As Johanna arrived in Cape Town, JJ was preparing for their return to Carnarvon.
The call had come in well before sunrise. It was the Dominee and he was sobbing. JJ didn’t know that the Dominee could cry, but Gert had howled so hard that he could barely talk. He’d called from the scene. He’d been one of the first to witness it.
The sound of a shotgun carries a long way across a small town in the dead of night.
Andre was at the kitchen table when they found him. He had arranged the family around him; their pictures in frames like an amphitheater of spectators come to watch him leave. Pictures from the early years, before the children came, before the first “oops…” when he and his Johanna had squinted as school sweethearts optimistically into the lense. And then the small family emerging in the story, concluding their triumph with JJ in graduation regalia—so proudly the first of the family university qualified.
Nobody knew where Johanna and Sonja were in those first horrific hours, the frantic hours spent searching and fretting the worst… so many police families extinguished by the gun.
Mother’s car was gone from the town, and as she eschewed a mobile phone—Sonja had been JJ’s only hope. He tried and re-tried her number; terrifyingly, Sonja’s phone relentlessly going directly to voicemail without a ring; threatening the worst.
He’d alternated the frantic and fruitless calls to Sonja with calls to Morgan. She was ready to fly back to be with him, but they’d decided there was little she could do so she would remain on call to support him.
It was well into the morning, a leisurely ten-hour pace from Carnarvon, when Sonja appeared at JJ’s door.
He grabbed and embraced her with ferocity of relief that drove the air from her lungs.
He’d been crying and she saw it.
“Where’s Ma?” he asked urgently.
“On the stairs.”
“Come inside… sit down,” he flew out the door to fetch mother.
When the women were both seated he came and knelt in front of them, taking a hand from each he held on firmly as he told them plainly what had happened.

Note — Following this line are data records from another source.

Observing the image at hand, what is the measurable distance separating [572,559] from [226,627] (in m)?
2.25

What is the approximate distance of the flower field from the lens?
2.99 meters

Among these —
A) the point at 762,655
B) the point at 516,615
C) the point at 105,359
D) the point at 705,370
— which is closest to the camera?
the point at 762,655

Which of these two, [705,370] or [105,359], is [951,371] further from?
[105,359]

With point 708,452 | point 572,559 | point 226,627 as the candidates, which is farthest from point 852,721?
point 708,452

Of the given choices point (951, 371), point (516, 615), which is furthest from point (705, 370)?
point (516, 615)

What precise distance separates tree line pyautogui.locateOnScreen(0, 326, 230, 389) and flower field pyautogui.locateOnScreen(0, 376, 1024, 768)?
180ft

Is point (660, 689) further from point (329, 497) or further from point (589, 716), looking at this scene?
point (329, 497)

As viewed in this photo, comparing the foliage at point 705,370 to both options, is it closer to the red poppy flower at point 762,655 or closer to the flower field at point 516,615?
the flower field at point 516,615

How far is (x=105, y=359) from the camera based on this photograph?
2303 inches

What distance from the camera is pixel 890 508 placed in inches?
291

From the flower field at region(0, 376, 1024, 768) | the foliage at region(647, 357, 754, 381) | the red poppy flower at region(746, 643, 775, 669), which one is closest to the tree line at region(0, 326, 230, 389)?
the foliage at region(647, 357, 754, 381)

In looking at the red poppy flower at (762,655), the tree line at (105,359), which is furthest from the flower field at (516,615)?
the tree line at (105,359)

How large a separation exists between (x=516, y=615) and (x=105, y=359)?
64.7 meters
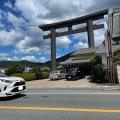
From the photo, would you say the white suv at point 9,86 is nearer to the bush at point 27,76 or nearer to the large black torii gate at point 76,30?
the bush at point 27,76

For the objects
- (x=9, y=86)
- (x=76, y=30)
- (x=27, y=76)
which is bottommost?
(x=9, y=86)

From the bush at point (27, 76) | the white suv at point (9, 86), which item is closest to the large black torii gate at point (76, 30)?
the bush at point (27, 76)

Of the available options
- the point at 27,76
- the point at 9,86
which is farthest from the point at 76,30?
the point at 9,86

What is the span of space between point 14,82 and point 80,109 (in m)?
4.31

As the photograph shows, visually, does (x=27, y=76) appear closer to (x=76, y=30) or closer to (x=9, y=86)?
(x=76, y=30)

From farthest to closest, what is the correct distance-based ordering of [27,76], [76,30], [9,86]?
[76,30] → [27,76] → [9,86]

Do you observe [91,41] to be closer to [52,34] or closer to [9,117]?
[52,34]

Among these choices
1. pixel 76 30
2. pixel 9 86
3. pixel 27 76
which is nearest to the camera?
pixel 9 86

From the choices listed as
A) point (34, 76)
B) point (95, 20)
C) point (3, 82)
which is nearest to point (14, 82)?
point (3, 82)

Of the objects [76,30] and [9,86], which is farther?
[76,30]

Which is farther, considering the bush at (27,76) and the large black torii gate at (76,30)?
the large black torii gate at (76,30)

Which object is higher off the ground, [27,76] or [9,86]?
[27,76]

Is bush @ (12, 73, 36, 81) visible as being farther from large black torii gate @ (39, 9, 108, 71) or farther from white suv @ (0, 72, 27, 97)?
white suv @ (0, 72, 27, 97)

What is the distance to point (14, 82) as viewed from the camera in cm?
1057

They fell in unison into him and his arms swallowed them to his chest.
The clutch of embracing misery heaved together, agonized wails of tragedy ricocheting off the walls, overwhelming the room.

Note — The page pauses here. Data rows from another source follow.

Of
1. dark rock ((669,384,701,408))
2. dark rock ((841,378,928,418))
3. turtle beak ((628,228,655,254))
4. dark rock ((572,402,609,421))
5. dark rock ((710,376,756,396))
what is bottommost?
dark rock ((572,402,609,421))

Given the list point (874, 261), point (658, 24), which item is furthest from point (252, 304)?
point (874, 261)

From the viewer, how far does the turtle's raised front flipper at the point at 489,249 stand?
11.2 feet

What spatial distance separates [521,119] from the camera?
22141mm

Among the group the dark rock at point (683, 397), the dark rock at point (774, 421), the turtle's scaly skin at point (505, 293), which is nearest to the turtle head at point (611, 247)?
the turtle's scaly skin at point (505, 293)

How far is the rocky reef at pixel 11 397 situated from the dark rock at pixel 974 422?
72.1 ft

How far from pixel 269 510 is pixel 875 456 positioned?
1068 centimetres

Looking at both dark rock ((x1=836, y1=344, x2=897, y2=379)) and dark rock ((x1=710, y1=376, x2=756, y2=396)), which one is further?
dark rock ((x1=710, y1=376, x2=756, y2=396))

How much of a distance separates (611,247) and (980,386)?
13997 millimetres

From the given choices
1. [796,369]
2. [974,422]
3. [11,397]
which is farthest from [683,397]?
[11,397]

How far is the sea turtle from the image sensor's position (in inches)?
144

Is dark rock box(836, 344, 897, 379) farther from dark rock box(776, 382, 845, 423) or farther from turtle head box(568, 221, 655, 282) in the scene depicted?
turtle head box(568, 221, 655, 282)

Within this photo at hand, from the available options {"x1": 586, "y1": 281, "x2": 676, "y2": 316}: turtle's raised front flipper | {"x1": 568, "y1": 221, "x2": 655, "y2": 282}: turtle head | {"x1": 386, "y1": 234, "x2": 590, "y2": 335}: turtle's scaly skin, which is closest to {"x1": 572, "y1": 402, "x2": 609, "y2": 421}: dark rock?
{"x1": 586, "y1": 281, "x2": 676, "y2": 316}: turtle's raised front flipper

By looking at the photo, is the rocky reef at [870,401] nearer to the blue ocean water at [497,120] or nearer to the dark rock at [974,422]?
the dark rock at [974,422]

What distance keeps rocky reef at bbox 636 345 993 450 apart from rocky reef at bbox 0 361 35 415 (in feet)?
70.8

Martha came in and silently slipped back out. She already knew about Andre and had already cried for JJ’s pain for many minutes in JJ’s arms. She listened from the kitchen until the timing was right and then she made tea, hugged and cried with the women and quietly withdrew to her quarters, occasionally returning to see if there was anything that she could do.
By the end of the afternoon JJ had begun to implement practical steps. He had a plane of his own but wanted to offer his mother more comfort and a faster transit, so he chartered a jet from a friend.
He called his doctor who made a house call and delivered sedatives.
In spite of the pharmaceutical assistance, none of the family slept.
Johanna degenerated into blaming herself and JJ was forced to admonish her firmly—“Pa did this to himself, Ma. He has been driving you away for years. He loved us all but he could not get over his fears and frustrations.”
It would take years for her to recover; if she ever could, and JJ knew it.
Sonja was silent, her eyes rheumy and far away in a different place in time.
After that last call with his father, JJ had wanted to call Marsha. The urge had been there but he’d decided to let the situation play itself out and not trouble her unnecessarily with yet another embarrassing fiasco exploding in his community, perpetrated by his father.
But after Marsha had been called by Sussie to come to Dawie’s assistance, she’d called JJ.
It had been awkward; JJ had once again been put in a compromised position; compelled by deep cultural urges to mitigate the indefensible, yet revolted by his father and the old ways the man represented. With his worst suspicions of what his father had done to the boy realized, he’d told Marsha to spare no expense seeking medical assistance for Dawie and committed that he would support a legal case, even though it went against his own blood.
When Marsha had hung up, JJ had called Dawie’s number hoping the phone had been returned so that he may talk to the boy—or, failing that, talk to whoever answered it in the police station. But it had gone directly to voice mail.
He’d called his father’s mobile, but after two rings it too had cut and gone to voice mail. He’d called the number again twenty minutes later and the same pattern played out; his father was screening.
He never did reach his father again.